胚芽精米は玄米と比べて消化しやすく、かつ、栄養を損なわずに白米のおいしさを追求したお米と言えます。もちろん、普通の白米と同じように炊飯器で手軽に炊けるので、日々の食事に胚芽精米を取り入れるのもおすすめです。 近年注目を集めている機能成分の「GABA」が含まれた、胚芽部分を80%以上残した状態で精米しているほか、食物繊維が多く含まれているので便秘改善にも効果が期待できます。
胚芽精米は「総合ビタミン剤カプセル」!
胚芽精米の効能はそれだけでなく、脳にもエネルギー源として優秀だと考えられています。

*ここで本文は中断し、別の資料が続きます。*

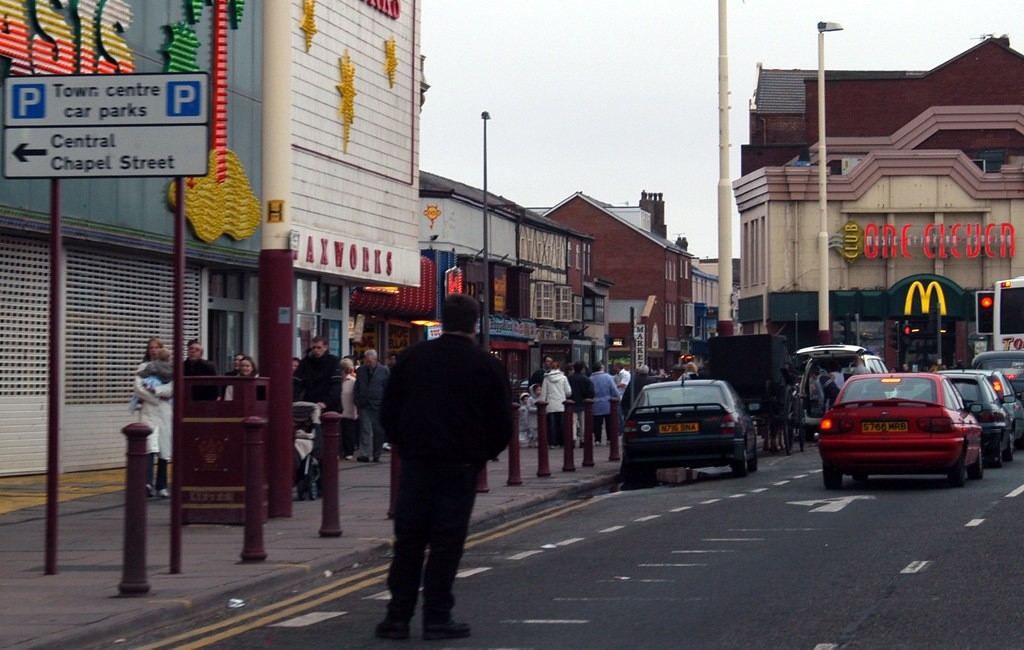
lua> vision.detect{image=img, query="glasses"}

脳のエネルギーはブドウ糖(糖質)ですが、ブドウ糖だけを食べてもエネルギーに変換できません。ブドウ糖が完全に燃焼し、脳のエネルギーとなるためには「ビタミンB1」の働きが重要です。 そのため、ビタミンB1が不足すると以下のような悪影響を及ぼすこともあります。

・集中力がなくなる
・全身がけだるくなる
・イライラがつのりやすく、キレやすくなる

女子栄養大学の五明名誉教授は、「ブドウ糖とビタミンB1を豊富に持つ『胚芽精米』は、まさに理想的なお米」と明言し、毎日の食事として食べることを推奨しています。胚芽精米には、ビタミンB1のほか身体の成長を促すビタミンB2、タンパク質の代謝に欠かせないビタミンB6、抗酸化作用を持ち細胞を若く保つビタミンEなどのビタミンが豊富です。大人はもちろん、育ち盛りで勉強が仕事のお子様にこそ、胚芽精米が重要だと言えるでしょう。

五明名誉教授のインタビュー記事子供の集中力を引き出そう!女子栄養大学が推奨する「はいが精米」とは? は、農林水産省米の消費拡大情報サイト『やっぱりごはんでしょ!』でも取り上げられました。ぜひ、両記事・サイトもチェックしてみてください。
ごはん彩々おすすめ胚芽精米
ごはん彩々では、以下の胚芽精米を取り扱っています。

●山形県産「はえぬき」
際立つ白さ、程よい粘りと旨みで毎日美味しく食べられます。臭みも気にならず、胚芽精米をこれからスタートする人にも食べやすい商品です。
詳しくは「商品紹介ページ」をご参照ください。
●山形県産「はえぬき」無洗米
前述のはえぬきの無洗米バージョンがこちら。忙しい方や環境対策が気になる方におすすめの胚芽精米です。
詳しくは「商品紹介ページ」をご参照ください。
●特別栽培米 山形県産「つや姫」無洗米

農薬・化学肥料を5割以上削減して作られた特別栽培米のつや姫は、濃い味のおかずやプチプチした魚卵、ふりかけなどとも相性が良いのが特徴です。より美味しく自然指向の胚芽精米を食べたい方はぜひこちらを試してみてください。
詳しくは「商品紹介ページ」をご参照ください。
まとめ
胚芽精米は玄米に比べて消化・吸収がよく、白米に比べて栄養価が高い優れたお米です。特に、脳のエネルギー源となる「ブドウ糖(糖質)」と、その糖質をエネルギーに変換する「ビタミンB1」を同時に含むので、重要な栄養源となってくれます。ぜひ、毎日のご飯に胚芽精米を取り入れてはいかがでしょうか。